I've read that there are studies that show that people who are generally happy in life remain happy even after things like being paralyzed whereas people who are unhappy remain unhappy even after things like winning the lottery.

Posted by 
 on: 06/01/10, 01:46
Simbabbad said:
It doesn't matter. It'll eventually ends. And whether you think there's eternal life or void after that, it means that what came before it ultimately didn't matter. That's what is important and meaningful, the fact it's just for fun.
I think you misunderstood me, because that's pretty much my philosophy (and I wasn't satisfied with the way I explained what I was saying, anyway). I know that what will happen, will happen. I was just saying that your perspective can affect how you perceive it and deal with it. A glass half-empty/half-full thing. Like, if you think you're stronger than someone, you could think either "I'm stronger than him" or "He's weaker than me". It's essentially the same thing, but the choice you pick defines your character and attitude, you know? The way you think about the world.

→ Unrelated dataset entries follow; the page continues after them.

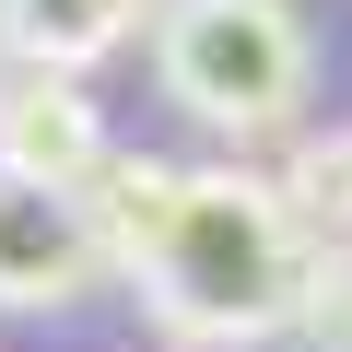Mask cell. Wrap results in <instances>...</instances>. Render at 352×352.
<instances>
[{"instance_id":"cell-1","label":"cell","mask_w":352,"mask_h":352,"mask_svg":"<svg viewBox=\"0 0 352 352\" xmlns=\"http://www.w3.org/2000/svg\"><path fill=\"white\" fill-rule=\"evenodd\" d=\"M94 212H106L118 282L141 294V317H153L176 352H258V340H294L317 247H305V223L282 212L270 176L118 153V164L94 176Z\"/></svg>"},{"instance_id":"cell-2","label":"cell","mask_w":352,"mask_h":352,"mask_svg":"<svg viewBox=\"0 0 352 352\" xmlns=\"http://www.w3.org/2000/svg\"><path fill=\"white\" fill-rule=\"evenodd\" d=\"M153 82L164 106L212 141H282L317 82V36L294 0H164L153 24Z\"/></svg>"},{"instance_id":"cell-3","label":"cell","mask_w":352,"mask_h":352,"mask_svg":"<svg viewBox=\"0 0 352 352\" xmlns=\"http://www.w3.org/2000/svg\"><path fill=\"white\" fill-rule=\"evenodd\" d=\"M94 282H118L94 188H47V176H0V317H59Z\"/></svg>"},{"instance_id":"cell-4","label":"cell","mask_w":352,"mask_h":352,"mask_svg":"<svg viewBox=\"0 0 352 352\" xmlns=\"http://www.w3.org/2000/svg\"><path fill=\"white\" fill-rule=\"evenodd\" d=\"M118 164L106 106L82 94V71H0V176H47V188H94Z\"/></svg>"},{"instance_id":"cell-5","label":"cell","mask_w":352,"mask_h":352,"mask_svg":"<svg viewBox=\"0 0 352 352\" xmlns=\"http://www.w3.org/2000/svg\"><path fill=\"white\" fill-rule=\"evenodd\" d=\"M141 24H164V0H0V71H94L106 47H129Z\"/></svg>"},{"instance_id":"cell-6","label":"cell","mask_w":352,"mask_h":352,"mask_svg":"<svg viewBox=\"0 0 352 352\" xmlns=\"http://www.w3.org/2000/svg\"><path fill=\"white\" fill-rule=\"evenodd\" d=\"M282 212L305 223V247H352V129H305L282 164H270Z\"/></svg>"},{"instance_id":"cell-7","label":"cell","mask_w":352,"mask_h":352,"mask_svg":"<svg viewBox=\"0 0 352 352\" xmlns=\"http://www.w3.org/2000/svg\"><path fill=\"white\" fill-rule=\"evenodd\" d=\"M305 352H352V247H317L305 270V317H294Z\"/></svg>"}]
</instances>
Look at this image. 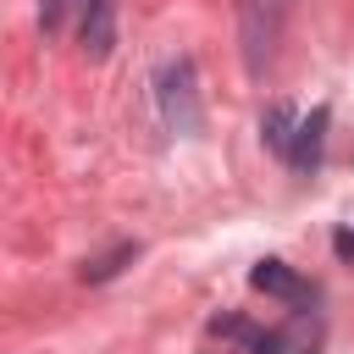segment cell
Masks as SVG:
<instances>
[{
    "label": "cell",
    "instance_id": "4",
    "mask_svg": "<svg viewBox=\"0 0 354 354\" xmlns=\"http://www.w3.org/2000/svg\"><path fill=\"white\" fill-rule=\"evenodd\" d=\"M321 343H326V326H321V315L315 310H299L288 326H277V332H266L249 354H321Z\"/></svg>",
    "mask_w": 354,
    "mask_h": 354
},
{
    "label": "cell",
    "instance_id": "8",
    "mask_svg": "<svg viewBox=\"0 0 354 354\" xmlns=\"http://www.w3.org/2000/svg\"><path fill=\"white\" fill-rule=\"evenodd\" d=\"M127 260H138V243H116L111 254H94V260H83V282H111Z\"/></svg>",
    "mask_w": 354,
    "mask_h": 354
},
{
    "label": "cell",
    "instance_id": "6",
    "mask_svg": "<svg viewBox=\"0 0 354 354\" xmlns=\"http://www.w3.org/2000/svg\"><path fill=\"white\" fill-rule=\"evenodd\" d=\"M77 39L88 61H105L116 44V0H83L77 6Z\"/></svg>",
    "mask_w": 354,
    "mask_h": 354
},
{
    "label": "cell",
    "instance_id": "3",
    "mask_svg": "<svg viewBox=\"0 0 354 354\" xmlns=\"http://www.w3.org/2000/svg\"><path fill=\"white\" fill-rule=\"evenodd\" d=\"M326 127H332V111H326V105H315L310 116H299L293 144H288V155H282L299 177H315V171H321V155H326Z\"/></svg>",
    "mask_w": 354,
    "mask_h": 354
},
{
    "label": "cell",
    "instance_id": "2",
    "mask_svg": "<svg viewBox=\"0 0 354 354\" xmlns=\"http://www.w3.org/2000/svg\"><path fill=\"white\" fill-rule=\"evenodd\" d=\"M155 105H160V122L171 133H199V83H194V61L188 55H171L160 72H155Z\"/></svg>",
    "mask_w": 354,
    "mask_h": 354
},
{
    "label": "cell",
    "instance_id": "7",
    "mask_svg": "<svg viewBox=\"0 0 354 354\" xmlns=\"http://www.w3.org/2000/svg\"><path fill=\"white\" fill-rule=\"evenodd\" d=\"M293 127H299V116H293V105H266V116H260V144L266 149H277V155H288V144H293Z\"/></svg>",
    "mask_w": 354,
    "mask_h": 354
},
{
    "label": "cell",
    "instance_id": "9",
    "mask_svg": "<svg viewBox=\"0 0 354 354\" xmlns=\"http://www.w3.org/2000/svg\"><path fill=\"white\" fill-rule=\"evenodd\" d=\"M72 6H83V0H39V28L44 33H61V22H66Z\"/></svg>",
    "mask_w": 354,
    "mask_h": 354
},
{
    "label": "cell",
    "instance_id": "10",
    "mask_svg": "<svg viewBox=\"0 0 354 354\" xmlns=\"http://www.w3.org/2000/svg\"><path fill=\"white\" fill-rule=\"evenodd\" d=\"M332 249H337V260H354V232L337 227V232H332Z\"/></svg>",
    "mask_w": 354,
    "mask_h": 354
},
{
    "label": "cell",
    "instance_id": "5",
    "mask_svg": "<svg viewBox=\"0 0 354 354\" xmlns=\"http://www.w3.org/2000/svg\"><path fill=\"white\" fill-rule=\"evenodd\" d=\"M249 288L266 293V299H282V304H310V299H315V288H310L288 260H254V266H249Z\"/></svg>",
    "mask_w": 354,
    "mask_h": 354
},
{
    "label": "cell",
    "instance_id": "1",
    "mask_svg": "<svg viewBox=\"0 0 354 354\" xmlns=\"http://www.w3.org/2000/svg\"><path fill=\"white\" fill-rule=\"evenodd\" d=\"M293 6H299V0H238V44H243V72H249L254 83L271 72Z\"/></svg>",
    "mask_w": 354,
    "mask_h": 354
}]
</instances>
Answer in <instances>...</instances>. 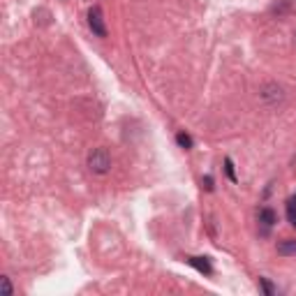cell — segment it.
<instances>
[{
  "instance_id": "cell-10",
  "label": "cell",
  "mask_w": 296,
  "mask_h": 296,
  "mask_svg": "<svg viewBox=\"0 0 296 296\" xmlns=\"http://www.w3.org/2000/svg\"><path fill=\"white\" fill-rule=\"evenodd\" d=\"M287 218L292 222V227H296V208H287Z\"/></svg>"
},
{
  "instance_id": "cell-12",
  "label": "cell",
  "mask_w": 296,
  "mask_h": 296,
  "mask_svg": "<svg viewBox=\"0 0 296 296\" xmlns=\"http://www.w3.org/2000/svg\"><path fill=\"white\" fill-rule=\"evenodd\" d=\"M287 208H296V195L287 199Z\"/></svg>"
},
{
  "instance_id": "cell-2",
  "label": "cell",
  "mask_w": 296,
  "mask_h": 296,
  "mask_svg": "<svg viewBox=\"0 0 296 296\" xmlns=\"http://www.w3.org/2000/svg\"><path fill=\"white\" fill-rule=\"evenodd\" d=\"M88 26H91L93 35H98V37H106V26H104V19H102L99 7H91V9H88Z\"/></svg>"
},
{
  "instance_id": "cell-9",
  "label": "cell",
  "mask_w": 296,
  "mask_h": 296,
  "mask_svg": "<svg viewBox=\"0 0 296 296\" xmlns=\"http://www.w3.org/2000/svg\"><path fill=\"white\" fill-rule=\"evenodd\" d=\"M0 285H2V294L5 296H12V285H9V278H0Z\"/></svg>"
},
{
  "instance_id": "cell-4",
  "label": "cell",
  "mask_w": 296,
  "mask_h": 296,
  "mask_svg": "<svg viewBox=\"0 0 296 296\" xmlns=\"http://www.w3.org/2000/svg\"><path fill=\"white\" fill-rule=\"evenodd\" d=\"M259 222L264 225V234H266V231L278 222V215H275L273 208H262V211H259Z\"/></svg>"
},
{
  "instance_id": "cell-7",
  "label": "cell",
  "mask_w": 296,
  "mask_h": 296,
  "mask_svg": "<svg viewBox=\"0 0 296 296\" xmlns=\"http://www.w3.org/2000/svg\"><path fill=\"white\" fill-rule=\"evenodd\" d=\"M225 171H227V176H229V181L231 183H236L238 181V178H236V171H234V162H231V160H225Z\"/></svg>"
},
{
  "instance_id": "cell-3",
  "label": "cell",
  "mask_w": 296,
  "mask_h": 296,
  "mask_svg": "<svg viewBox=\"0 0 296 296\" xmlns=\"http://www.w3.org/2000/svg\"><path fill=\"white\" fill-rule=\"evenodd\" d=\"M188 264H190L192 268H197L199 273L213 275V266H211V262H208V257H190L188 259Z\"/></svg>"
},
{
  "instance_id": "cell-6",
  "label": "cell",
  "mask_w": 296,
  "mask_h": 296,
  "mask_svg": "<svg viewBox=\"0 0 296 296\" xmlns=\"http://www.w3.org/2000/svg\"><path fill=\"white\" fill-rule=\"evenodd\" d=\"M176 144L181 146V148H185V151H190L192 146H195V141H192L190 134H185V132H178V134H176Z\"/></svg>"
},
{
  "instance_id": "cell-1",
  "label": "cell",
  "mask_w": 296,
  "mask_h": 296,
  "mask_svg": "<svg viewBox=\"0 0 296 296\" xmlns=\"http://www.w3.org/2000/svg\"><path fill=\"white\" fill-rule=\"evenodd\" d=\"M88 167L95 174H106L111 169V155L106 148H93L91 155H88Z\"/></svg>"
},
{
  "instance_id": "cell-11",
  "label": "cell",
  "mask_w": 296,
  "mask_h": 296,
  "mask_svg": "<svg viewBox=\"0 0 296 296\" xmlns=\"http://www.w3.org/2000/svg\"><path fill=\"white\" fill-rule=\"evenodd\" d=\"M201 185H204L206 190L211 192V190H213V178H211V176H204V181H201Z\"/></svg>"
},
{
  "instance_id": "cell-8",
  "label": "cell",
  "mask_w": 296,
  "mask_h": 296,
  "mask_svg": "<svg viewBox=\"0 0 296 296\" xmlns=\"http://www.w3.org/2000/svg\"><path fill=\"white\" fill-rule=\"evenodd\" d=\"M259 285H262V289H264V292H266V294H268V296H273V294H275L273 285H271V282L266 280V278H259Z\"/></svg>"
},
{
  "instance_id": "cell-5",
  "label": "cell",
  "mask_w": 296,
  "mask_h": 296,
  "mask_svg": "<svg viewBox=\"0 0 296 296\" xmlns=\"http://www.w3.org/2000/svg\"><path fill=\"white\" fill-rule=\"evenodd\" d=\"M278 255H282V257L296 255V238H285V241H280V243H278Z\"/></svg>"
}]
</instances>
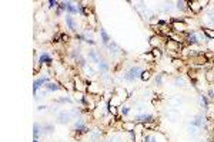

And I definitely don't think that anyone can do anything, as long as they put their mind to it, but people who DON'T believe that usually won't achieve great things. Or achieve things beyond their means. Overachieve. And people who are overly pessimistic will usually underachieve. To be honest, I wish I were foolishly optimistic.

@Jargon
I love all that science of happiness stuff. It fascinates me.

@Zero
I don't really know what to say to that. I believe that people grow up with certain natural tendencies, but I'm sure that circumstances can change them. I'm just generalizing, because the only person who really knows what's going on with you is you. And I don't really understand your condition at all, since I have no personal experience with anything like that (beyond having near-constant neck pain). But there is a definite link between a positive or negative attitude and the body's overall health or immune system, or whatever. I'm not saying a positive attitude would cure you 100%. Just that it would probably have better effects than a negative one.

Posted by 
 on: 06/01/10, 03:02   Edited:  06/01/10, 03:10
anandxxx said:
because the only person who really knows what's going on with you is you.

I wish!

Yeah of course taking a positive attitude is better than taking a negative one. And I think like, despite feeling beaten down a lot, the fact that I'm working and in grad school and just continuing to do what I need to do is probably a positive. Still, I think longterm, attitudes are selfish beasts. If we take on a positive attitude, we want to see positive results, and if it goes years and years without much to point to and call a positive result, it's tough to hold onto completely.

By "positive result" I suppose I mean physically feeling well. The kind of thing you can't just make happen with hard work, etc.

Anyway, I think I tend to feel better when I'm away from computers. So it's tough to show the full picture, since I haven't found a way to type how I feel without being in front of a computer... yet.